A migratory male Black redstart. (PHOTO: AMIT BHATARA)
A migratory male Black redstart. (PHOTO: AMIT BHATARA)

The tricity’s golfing greens, which are buzzing with professional players from all over India, are also hosting delightful avians, some of whom are altitudinal migrants fleeing the chill in the mountains like the durbar moves of the British Raj and still in vogue in Jammu Kashmir! A delightful bundle of colour with a ceaselessly shivering tail is the Black redstart, observed grabbing insects on the ground in front of the tee box at the Chandigarh Golf Club’s 16th hole. The shy redstart found a lookout perch on the trees flanking the tee box to the left and would sally forth to the ground whenever the golfers were not firing drivers and moving across the redstart’s hunting grounds. On spotting the golfers moving towards it from the corner of the eye, the redstart would dart in flight to the safe, welcoming hug of leafy boughs.

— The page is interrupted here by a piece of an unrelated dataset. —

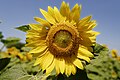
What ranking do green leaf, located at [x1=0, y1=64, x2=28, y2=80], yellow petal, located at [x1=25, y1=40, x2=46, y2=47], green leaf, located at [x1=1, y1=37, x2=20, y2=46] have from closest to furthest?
1. yellow petal, located at [x1=25, y1=40, x2=46, y2=47]
2. green leaf, located at [x1=0, y1=64, x2=28, y2=80]
3. green leaf, located at [x1=1, y1=37, x2=20, y2=46]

At the Panchkula Golf Club, little birds afforded a variety of behaviours, calls and songs to serenade the grim-looking professionals, their minds obsessed with birdies, eagles and albatrosses!. On the tree left flanking the green of the first hole, a male Magpie robin, a Red-vented bulbul and a Black drongo flitted about competing for perches. As the pros drove the ball hard from the 6th hole tee, a migratory warbler perched deep in the tree to the left let out a soft call, very much like beads being rubbed together. Three white, dimpled golf balls drew the close attention of a Pond heron, which was stalking the fairway of the 9th hole for insects/grubs like a respectable-looking but cunning hermit. Upon the golfers’ arrival to their balls, the heron did not fly but scuttled off like a fox driven from the hen coop!